(Data excerpts)
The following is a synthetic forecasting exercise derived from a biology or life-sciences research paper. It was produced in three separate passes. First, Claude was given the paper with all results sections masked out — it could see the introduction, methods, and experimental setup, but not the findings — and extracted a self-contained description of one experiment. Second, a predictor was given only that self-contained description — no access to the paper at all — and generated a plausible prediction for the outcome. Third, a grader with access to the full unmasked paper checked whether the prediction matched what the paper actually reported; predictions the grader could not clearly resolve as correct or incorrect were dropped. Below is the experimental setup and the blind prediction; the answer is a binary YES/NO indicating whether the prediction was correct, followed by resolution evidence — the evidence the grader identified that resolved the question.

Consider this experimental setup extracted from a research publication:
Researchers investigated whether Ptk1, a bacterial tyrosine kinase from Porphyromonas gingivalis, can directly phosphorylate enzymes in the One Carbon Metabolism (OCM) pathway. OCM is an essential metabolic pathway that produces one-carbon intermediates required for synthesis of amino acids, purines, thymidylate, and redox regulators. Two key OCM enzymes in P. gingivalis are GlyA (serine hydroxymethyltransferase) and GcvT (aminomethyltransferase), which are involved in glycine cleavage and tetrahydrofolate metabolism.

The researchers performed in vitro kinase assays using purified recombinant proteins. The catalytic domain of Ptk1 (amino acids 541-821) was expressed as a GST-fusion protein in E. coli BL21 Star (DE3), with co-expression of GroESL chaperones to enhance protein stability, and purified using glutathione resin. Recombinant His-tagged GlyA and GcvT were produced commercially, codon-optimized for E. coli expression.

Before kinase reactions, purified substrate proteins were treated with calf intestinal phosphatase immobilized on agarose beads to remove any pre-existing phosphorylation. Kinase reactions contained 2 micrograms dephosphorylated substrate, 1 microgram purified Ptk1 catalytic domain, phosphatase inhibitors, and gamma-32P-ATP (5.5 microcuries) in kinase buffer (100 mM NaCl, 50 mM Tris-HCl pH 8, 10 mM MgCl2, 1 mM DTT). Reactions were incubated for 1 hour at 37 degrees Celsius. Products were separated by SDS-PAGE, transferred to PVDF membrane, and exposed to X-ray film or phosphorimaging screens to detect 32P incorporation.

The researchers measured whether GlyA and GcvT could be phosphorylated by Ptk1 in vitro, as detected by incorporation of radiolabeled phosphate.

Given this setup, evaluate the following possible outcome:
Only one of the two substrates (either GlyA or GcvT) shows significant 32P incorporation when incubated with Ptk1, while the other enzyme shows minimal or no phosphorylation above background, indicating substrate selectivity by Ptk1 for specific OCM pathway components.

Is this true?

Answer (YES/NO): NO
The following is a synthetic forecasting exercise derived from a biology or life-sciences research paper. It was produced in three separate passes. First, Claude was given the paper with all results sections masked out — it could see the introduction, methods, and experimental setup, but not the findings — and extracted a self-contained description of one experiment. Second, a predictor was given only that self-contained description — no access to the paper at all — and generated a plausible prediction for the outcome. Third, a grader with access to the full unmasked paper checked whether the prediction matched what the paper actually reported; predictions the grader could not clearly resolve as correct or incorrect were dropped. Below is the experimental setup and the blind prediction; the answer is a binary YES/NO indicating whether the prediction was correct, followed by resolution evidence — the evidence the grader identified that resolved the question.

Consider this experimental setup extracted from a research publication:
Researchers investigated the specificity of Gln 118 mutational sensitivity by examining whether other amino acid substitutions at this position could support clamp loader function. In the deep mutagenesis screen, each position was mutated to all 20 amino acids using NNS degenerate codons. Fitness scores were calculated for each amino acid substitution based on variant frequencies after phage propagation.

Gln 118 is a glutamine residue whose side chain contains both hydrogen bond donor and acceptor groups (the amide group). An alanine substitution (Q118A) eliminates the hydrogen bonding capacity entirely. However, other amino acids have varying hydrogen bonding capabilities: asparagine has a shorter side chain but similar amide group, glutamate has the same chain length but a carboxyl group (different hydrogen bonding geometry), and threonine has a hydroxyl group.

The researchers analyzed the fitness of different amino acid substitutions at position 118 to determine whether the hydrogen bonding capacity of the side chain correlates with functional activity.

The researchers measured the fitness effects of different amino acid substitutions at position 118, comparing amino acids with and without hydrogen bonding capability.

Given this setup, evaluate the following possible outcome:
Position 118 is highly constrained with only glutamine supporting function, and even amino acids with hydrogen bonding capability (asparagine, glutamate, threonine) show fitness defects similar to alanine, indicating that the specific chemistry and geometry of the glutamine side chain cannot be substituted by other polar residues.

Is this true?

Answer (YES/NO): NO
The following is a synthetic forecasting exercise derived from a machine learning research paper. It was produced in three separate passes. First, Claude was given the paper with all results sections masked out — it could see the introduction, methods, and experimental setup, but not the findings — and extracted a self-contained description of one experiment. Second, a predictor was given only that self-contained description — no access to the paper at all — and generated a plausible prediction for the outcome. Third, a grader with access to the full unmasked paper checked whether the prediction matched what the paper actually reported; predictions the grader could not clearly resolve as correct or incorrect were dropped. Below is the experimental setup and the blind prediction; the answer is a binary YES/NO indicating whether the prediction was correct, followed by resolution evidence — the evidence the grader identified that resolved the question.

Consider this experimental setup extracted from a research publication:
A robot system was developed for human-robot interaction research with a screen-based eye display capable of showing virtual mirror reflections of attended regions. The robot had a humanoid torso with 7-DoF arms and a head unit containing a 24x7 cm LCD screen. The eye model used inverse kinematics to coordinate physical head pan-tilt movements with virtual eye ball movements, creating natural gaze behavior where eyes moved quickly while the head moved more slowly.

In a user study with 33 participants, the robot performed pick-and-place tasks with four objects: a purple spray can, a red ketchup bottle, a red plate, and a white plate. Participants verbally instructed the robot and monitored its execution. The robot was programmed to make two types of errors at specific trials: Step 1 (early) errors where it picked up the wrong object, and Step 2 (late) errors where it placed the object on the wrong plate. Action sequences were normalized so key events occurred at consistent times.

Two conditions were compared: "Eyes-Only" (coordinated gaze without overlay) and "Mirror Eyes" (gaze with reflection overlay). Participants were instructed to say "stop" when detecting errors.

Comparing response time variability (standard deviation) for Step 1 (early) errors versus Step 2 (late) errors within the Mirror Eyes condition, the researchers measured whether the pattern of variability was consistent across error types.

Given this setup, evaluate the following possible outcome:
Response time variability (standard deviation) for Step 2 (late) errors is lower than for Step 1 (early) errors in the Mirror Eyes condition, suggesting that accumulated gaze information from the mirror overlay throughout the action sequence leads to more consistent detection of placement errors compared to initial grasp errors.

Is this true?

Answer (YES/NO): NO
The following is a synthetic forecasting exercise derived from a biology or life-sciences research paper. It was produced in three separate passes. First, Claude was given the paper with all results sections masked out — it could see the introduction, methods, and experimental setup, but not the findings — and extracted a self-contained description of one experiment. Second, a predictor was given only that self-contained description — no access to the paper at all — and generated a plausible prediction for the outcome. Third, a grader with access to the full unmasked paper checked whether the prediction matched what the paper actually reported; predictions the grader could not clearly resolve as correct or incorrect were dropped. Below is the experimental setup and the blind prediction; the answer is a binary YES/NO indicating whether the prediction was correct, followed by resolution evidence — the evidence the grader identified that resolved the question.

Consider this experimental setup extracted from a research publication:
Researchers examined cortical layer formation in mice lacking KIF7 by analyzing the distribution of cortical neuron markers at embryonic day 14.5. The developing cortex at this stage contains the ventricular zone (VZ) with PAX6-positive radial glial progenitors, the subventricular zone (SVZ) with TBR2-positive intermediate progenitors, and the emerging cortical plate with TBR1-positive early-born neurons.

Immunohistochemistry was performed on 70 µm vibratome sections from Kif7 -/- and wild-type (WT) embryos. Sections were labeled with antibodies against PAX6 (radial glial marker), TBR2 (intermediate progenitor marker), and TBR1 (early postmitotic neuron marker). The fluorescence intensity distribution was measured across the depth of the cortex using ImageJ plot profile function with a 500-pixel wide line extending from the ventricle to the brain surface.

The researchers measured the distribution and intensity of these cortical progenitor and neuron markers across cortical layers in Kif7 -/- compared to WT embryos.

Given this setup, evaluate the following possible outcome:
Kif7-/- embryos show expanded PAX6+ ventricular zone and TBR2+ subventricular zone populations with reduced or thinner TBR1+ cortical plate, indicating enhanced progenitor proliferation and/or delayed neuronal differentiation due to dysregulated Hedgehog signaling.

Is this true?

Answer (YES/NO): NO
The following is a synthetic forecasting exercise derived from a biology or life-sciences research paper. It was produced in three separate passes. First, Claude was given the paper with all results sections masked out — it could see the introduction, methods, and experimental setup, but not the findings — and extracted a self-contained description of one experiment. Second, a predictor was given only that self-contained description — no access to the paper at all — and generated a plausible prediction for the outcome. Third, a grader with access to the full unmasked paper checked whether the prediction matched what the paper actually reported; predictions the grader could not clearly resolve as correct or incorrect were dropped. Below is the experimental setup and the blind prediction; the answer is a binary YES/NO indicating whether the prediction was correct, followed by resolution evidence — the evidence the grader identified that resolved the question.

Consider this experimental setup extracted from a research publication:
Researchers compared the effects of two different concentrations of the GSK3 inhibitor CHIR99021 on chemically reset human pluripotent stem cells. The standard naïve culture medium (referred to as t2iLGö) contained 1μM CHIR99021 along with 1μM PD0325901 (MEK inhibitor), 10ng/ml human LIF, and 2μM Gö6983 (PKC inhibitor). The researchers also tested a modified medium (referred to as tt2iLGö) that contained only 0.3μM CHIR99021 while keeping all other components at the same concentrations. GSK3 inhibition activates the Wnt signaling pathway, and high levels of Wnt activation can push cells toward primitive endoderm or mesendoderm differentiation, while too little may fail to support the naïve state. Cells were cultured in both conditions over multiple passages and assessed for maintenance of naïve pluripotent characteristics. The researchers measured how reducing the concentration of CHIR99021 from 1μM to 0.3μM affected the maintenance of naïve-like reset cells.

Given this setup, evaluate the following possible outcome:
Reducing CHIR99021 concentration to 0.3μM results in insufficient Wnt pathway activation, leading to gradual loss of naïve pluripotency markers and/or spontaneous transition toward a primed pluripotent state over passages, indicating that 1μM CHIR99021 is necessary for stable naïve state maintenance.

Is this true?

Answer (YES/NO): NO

# Task
In the records above, find each line holding "without" and copy it.

# Output of the task
The researchers measured the fitness effects of different amino acid substitutions at position 118, comparing amino acids with and without hydrogen bonding capability.
Two conditions were compared: "Eyes-Only" (coordinated gaze without overlay) and "Mirror Eyes" (gaze with reflection overlay). Participants were instructed to say "stop" when detecting errors.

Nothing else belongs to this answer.